=== What to produce ===
Format the lines as a numbered list, starting with the line that contains "How far is pixel" and going on through the end of the entries. Leave out blank lines and pictures.

>> Start Material for this exercise

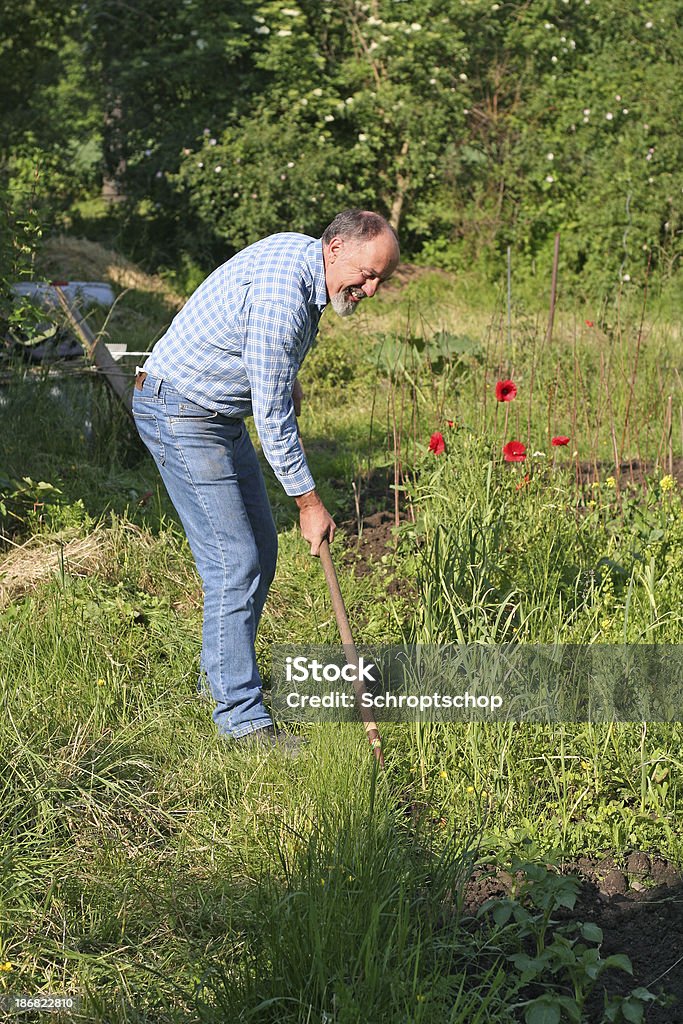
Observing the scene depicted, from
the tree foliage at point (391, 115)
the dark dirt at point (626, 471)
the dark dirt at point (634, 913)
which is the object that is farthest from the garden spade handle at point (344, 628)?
the tree foliage at point (391, 115)

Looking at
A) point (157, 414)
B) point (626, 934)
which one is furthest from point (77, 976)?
point (157, 414)

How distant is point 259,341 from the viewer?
321cm

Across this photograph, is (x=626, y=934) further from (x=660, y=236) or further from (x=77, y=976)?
(x=660, y=236)

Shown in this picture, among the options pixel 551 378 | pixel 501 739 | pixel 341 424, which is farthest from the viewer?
pixel 341 424

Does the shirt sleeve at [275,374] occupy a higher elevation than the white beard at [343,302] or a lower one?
lower

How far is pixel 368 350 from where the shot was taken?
766 cm

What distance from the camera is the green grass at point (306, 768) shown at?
252 centimetres

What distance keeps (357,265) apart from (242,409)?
0.62 metres

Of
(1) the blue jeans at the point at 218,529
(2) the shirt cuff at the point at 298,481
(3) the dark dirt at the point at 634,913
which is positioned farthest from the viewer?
(1) the blue jeans at the point at 218,529

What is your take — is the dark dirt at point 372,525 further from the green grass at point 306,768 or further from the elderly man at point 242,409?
the elderly man at point 242,409

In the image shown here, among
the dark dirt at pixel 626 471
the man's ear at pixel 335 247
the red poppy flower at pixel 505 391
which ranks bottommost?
the dark dirt at pixel 626 471

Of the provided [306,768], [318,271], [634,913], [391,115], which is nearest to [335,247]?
[318,271]

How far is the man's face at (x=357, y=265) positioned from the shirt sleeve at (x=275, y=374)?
15cm

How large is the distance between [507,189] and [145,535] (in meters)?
7.83
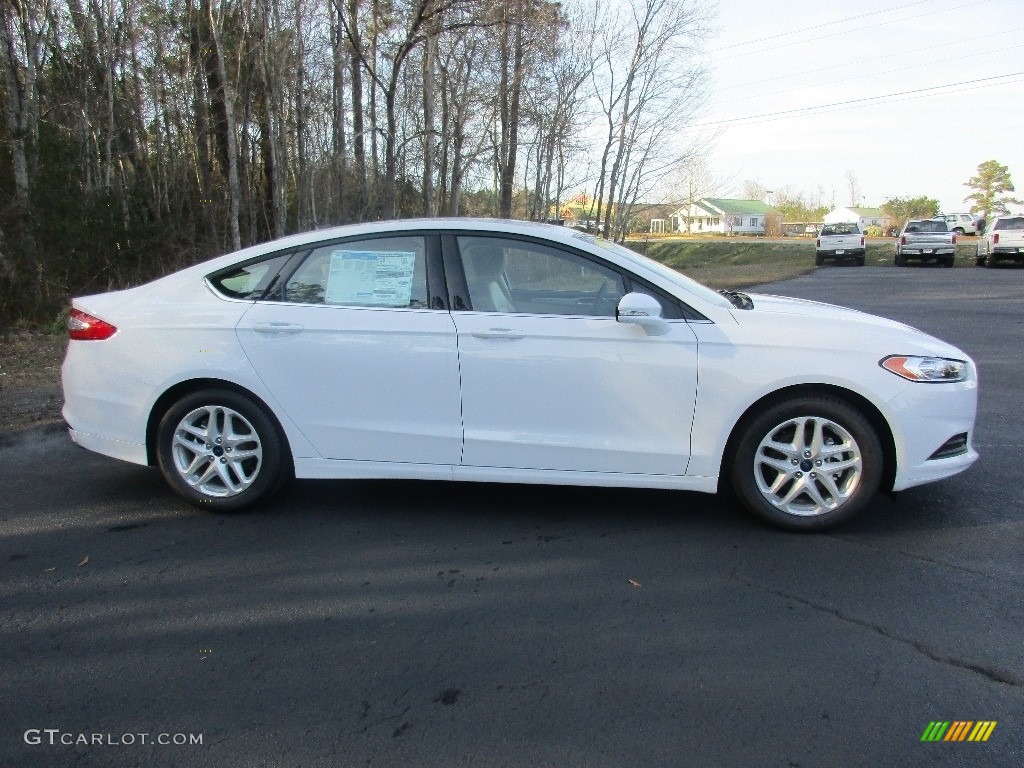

>> End Material for this exercise

=== Exercise solution ===
1. How far is pixel 368 350 from where the shot was taken?
2. 766 cm
3. What distance from the camera is the green grass at point (306, 768) shown at?
4. 252 centimetres
5. What distance keeps (357,265) apart from (242,409)?
6. 0.62 metres
7. Of
8. (1) the blue jeans at the point at 218,529
9. (2) the shirt cuff at the point at 298,481
10. (3) the dark dirt at the point at 634,913
11. which is positioned farthest from the viewer?
12. (1) the blue jeans at the point at 218,529
13. What is your take — is the dark dirt at point 372,525 further from the green grass at point 306,768 or further from the elderly man at point 242,409?
14. the elderly man at point 242,409
15. In the image shown here, among
16. the dark dirt at pixel 626 471
17. the man's ear at pixel 335 247
18. the red poppy flower at pixel 505 391
19. which ranks bottommost?
20. the dark dirt at pixel 626 471
21. Of the provided [306,768], [318,271], [634,913], [391,115], which is nearest to [335,247]?
22. [318,271]
23. How far is the man's face at (x=357, y=265) positioned from the shirt sleeve at (x=275, y=374)?
24. 15cm
25. How large is the distance between [507,189] and [145,535] (in meters)?
26. 7.83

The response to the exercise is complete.